Have you noticed the milk at a Midwest Aldi is a dollar or two cheaper than anywhere else? Like many of the products at the affordable grocery chain, Aldi's milk is sold under a private label (Friendly Farms) which provides an alternative to higher-priced brands. Aldi is famous for its dupes, many of which are better than name brands, but you may be surprised to know which company is producing milk for Aldi under the Friendly Farms brand.

If you shop at Aldi in the Midwest, you may be buying milk from a company that's already familiar to you — a Minnesota company called Kemps. Don't be surprised if that name rings a bell. You'll find Kemps milk everywhere, from Target and Walmart to roadside convenience stores. Kemps is one of America's top dairy producers, a company that does more than $800 million in business every year, with half of that revenue coming from milk production. Some of that milk goes to stores across the Midwest to be sold under the Kemps brand, but that same milk is sold at Aldi under the in-house brand, Friendly Farms. So, whether you pay $5.12 for a gallon of Kemps milk at Walmart or $3.95 for the Aldi version, the milk comes from the same place.
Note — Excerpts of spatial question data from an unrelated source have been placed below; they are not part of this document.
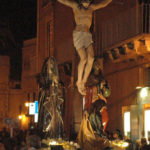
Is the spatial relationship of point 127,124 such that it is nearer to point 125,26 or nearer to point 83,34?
point 125,26

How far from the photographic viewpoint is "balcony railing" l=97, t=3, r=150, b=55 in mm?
18047

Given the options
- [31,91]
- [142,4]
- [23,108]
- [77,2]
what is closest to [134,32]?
→ [142,4]

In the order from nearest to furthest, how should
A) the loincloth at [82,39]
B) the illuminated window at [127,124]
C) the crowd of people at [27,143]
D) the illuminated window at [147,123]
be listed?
the crowd of people at [27,143]
the loincloth at [82,39]
the illuminated window at [147,123]
the illuminated window at [127,124]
How Kemps grew from a small Midwest creamery to one of America's largest dairy producers

Kemps didn't start out producing all things dairy, like the company does today. The beginning of Kemps is instead rooted in the founding of a Minneapolis ice cream shop in 1914. Called Lathrop-Kemps Ice Cream Company, the shop billed its ice cream in early advertising as a "wholesome article of food, rich in cell-building proteids." (Proteids is an old-fashioned way of saying protein.) The shop sold ice cream and sherbets (yes, there is a difference) and two years later the Lathrop-Kemps Ice Cream plant was producing 260 gallons of ice cream every hour. The company changed hands over the years and weathered both the Great Depression and World War II before becoming Marigold Foods in a 1961 merger. Marigold Foods changed its name to Kemps in 2002. Then in 2011, the dairy cooperative Dairy Farmers of America bought the company. That meant real American farmers were invested in the brand.

Today, you'll mostly find Kemps products in the Midwest, but the inventory has expanded well beyond ice cream and sherbet. Alongside the millions of gallons of milk that Kemps produces in its factories, the brand makes other dairy products like a frozen yogurt (but really, is frozen yogurt healthier than ice cream?), cottage cheese, yogurt, and novelties like ice cream sandwiches and premade ice cream cones.